§ Vorgegebener Text:
↓

Der Mensch kann sich also seine ethischen Normen und Regeln selbst geben. Die Missbilligung von kirchlicher Seite an der angeblichen Selbstherrlichkeit des Menschen lautet, dass „eine solche Ethik sich nur noch an den tatsächlichen oder mutmaßlichen Interessen orientiere, die ein Mensch habe“. Von einem Humanisten würde das eher nicht als Kritik aufgefasst werden. Eher als Bestätigung des Grundsatzes, dass der Mensch – immer mit Blick auf die Verantwortung auch für den anderen – das Maß der Dinge sei und nicht eine in Heiligen Schriften beschriebene göttliche Wesenheit.
Der sich in den letzten Jahrzehnten herausgebildete Neue Humanismus versteht sich somit als eine weltliche Alternative zur Religion, als eine Weltsicht, die ohne Götter, Propheten und Priester auskommt, kein angeblich von einem Gott diktiertes heiliges Buch und keine Dogmen kennt, das Wissen über die Welt und den Menschen vor allem aus den Naturwissenschaften gewinnt, sich von überkommenen, metaphysischen Moralvorstellungen gelöst hat, stattdessen ethische Normen an den fundamentalen Bedürfnissen und Interessen der Menschen orientiert.

↑

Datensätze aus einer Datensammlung
↓

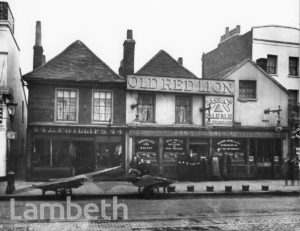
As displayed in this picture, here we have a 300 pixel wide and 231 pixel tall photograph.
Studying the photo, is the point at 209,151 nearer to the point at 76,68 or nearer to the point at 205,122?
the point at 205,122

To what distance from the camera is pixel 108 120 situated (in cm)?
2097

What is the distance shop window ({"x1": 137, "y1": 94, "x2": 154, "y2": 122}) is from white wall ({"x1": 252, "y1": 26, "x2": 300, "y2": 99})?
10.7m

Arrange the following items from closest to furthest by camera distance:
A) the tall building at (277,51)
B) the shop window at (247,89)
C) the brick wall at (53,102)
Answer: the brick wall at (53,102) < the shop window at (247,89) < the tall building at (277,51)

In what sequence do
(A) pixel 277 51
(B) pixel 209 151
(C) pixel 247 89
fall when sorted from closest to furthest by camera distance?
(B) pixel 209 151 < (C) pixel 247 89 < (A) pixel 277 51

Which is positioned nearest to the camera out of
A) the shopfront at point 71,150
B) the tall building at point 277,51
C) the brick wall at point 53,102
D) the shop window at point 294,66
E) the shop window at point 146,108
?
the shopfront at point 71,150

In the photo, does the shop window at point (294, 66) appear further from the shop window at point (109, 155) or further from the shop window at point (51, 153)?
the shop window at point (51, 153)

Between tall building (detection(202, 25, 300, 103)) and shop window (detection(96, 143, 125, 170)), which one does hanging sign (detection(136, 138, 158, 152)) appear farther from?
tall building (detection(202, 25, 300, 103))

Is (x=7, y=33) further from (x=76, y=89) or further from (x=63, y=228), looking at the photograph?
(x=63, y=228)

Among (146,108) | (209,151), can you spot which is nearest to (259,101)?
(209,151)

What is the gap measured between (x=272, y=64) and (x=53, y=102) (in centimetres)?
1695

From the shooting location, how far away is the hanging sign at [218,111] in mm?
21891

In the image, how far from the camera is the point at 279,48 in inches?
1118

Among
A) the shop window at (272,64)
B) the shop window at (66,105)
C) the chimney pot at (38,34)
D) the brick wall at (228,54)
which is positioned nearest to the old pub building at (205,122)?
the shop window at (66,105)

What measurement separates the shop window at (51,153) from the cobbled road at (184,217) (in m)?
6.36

↑
↓

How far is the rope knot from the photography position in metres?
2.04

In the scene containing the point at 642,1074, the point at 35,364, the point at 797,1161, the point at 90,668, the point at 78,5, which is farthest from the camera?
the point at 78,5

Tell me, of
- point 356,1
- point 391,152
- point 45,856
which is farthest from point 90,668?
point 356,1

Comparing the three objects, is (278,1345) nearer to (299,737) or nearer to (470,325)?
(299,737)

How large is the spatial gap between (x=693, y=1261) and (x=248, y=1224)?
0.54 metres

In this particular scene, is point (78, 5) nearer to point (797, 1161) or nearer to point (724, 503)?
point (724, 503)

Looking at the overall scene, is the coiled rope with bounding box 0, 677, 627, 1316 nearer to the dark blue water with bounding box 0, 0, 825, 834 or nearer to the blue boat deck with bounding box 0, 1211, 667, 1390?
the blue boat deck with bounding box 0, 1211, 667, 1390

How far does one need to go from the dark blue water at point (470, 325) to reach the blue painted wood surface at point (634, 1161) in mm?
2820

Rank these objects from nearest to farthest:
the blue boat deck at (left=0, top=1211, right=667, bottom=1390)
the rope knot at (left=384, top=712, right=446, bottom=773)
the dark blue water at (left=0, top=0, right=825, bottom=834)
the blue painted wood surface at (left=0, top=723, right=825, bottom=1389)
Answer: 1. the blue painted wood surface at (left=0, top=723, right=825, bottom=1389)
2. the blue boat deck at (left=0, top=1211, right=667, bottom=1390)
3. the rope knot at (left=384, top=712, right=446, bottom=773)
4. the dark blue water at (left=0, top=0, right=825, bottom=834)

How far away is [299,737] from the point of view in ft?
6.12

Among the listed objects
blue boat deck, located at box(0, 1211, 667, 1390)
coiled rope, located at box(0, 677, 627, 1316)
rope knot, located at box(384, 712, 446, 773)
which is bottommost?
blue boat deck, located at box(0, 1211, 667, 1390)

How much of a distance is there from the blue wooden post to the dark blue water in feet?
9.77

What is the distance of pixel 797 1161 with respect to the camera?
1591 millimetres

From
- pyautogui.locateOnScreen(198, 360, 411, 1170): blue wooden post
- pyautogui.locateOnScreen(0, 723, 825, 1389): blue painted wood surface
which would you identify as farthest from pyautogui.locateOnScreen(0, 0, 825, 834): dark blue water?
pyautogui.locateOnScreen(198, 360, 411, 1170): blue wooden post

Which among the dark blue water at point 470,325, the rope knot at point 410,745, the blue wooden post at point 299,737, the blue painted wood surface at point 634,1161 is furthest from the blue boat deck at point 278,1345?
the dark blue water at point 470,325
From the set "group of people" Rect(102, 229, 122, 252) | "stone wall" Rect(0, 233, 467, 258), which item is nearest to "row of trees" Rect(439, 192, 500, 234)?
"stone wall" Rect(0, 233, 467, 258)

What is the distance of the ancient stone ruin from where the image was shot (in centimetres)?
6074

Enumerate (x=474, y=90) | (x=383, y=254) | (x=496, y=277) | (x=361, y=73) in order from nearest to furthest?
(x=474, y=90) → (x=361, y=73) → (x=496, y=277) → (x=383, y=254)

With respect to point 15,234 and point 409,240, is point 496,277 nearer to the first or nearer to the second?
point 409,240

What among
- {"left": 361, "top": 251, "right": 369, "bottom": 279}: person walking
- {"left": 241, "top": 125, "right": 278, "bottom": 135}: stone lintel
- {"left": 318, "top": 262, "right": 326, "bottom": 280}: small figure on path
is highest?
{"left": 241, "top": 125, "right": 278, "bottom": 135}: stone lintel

↑

§ Aufgabe 1: Wie viele Zeilen der Datensätze oben enthalten die Zeichenfolge „bounding“? Gib nur die Zahl an.
§ Aufgabe 2: Führe den Text über den Neuen Humanismus im Anschluss an seinen letzten Satz weiter.

§ Schriftliche Antwort 1: 2

§ Schriftliche Antwort 2:
Es ist deshalb der oft geäußerten Meinung zu widersprechen, dass der weltliche Humanismus beziehungsweise der Atheismus auch eine Form des Glaubens sei, mitunter wird sogar von einem „religiösen Atheismus“ gesprochen. Wenn zum Wesen einer Religion die Annahme einer göttlichen beziehungsweise transzendenten Macht gehört, die in irgendeiner Weise auf mein Leben Einfluss nimmt, dann ist es unsinnig und unlogisch, auch dem weltlichen Humanismus oder dem Atheismus religiöse Züge zuzusprechen oder diesen als einen „Glauben“ zu bezeichnen. Der weltliche Humanismus ist ein strikt diesseits orientiertes Lebenskonzept ohne jeden transzendenten Bezug.
Dieser Neue Humanismus besteht vereinfacht gesagt aus drei Komponenten: einem naturalistischen Weltbild, einem säkularen Wertesystem und einer strikten Diesseitsorientierung. Für mich persönlich würde ich mein humanistisches Bekenntnis wie folgt beschreiben, und ich denke, dass sich sehr viele meiner humanistischen Freunde dieser Sicht anschließen können.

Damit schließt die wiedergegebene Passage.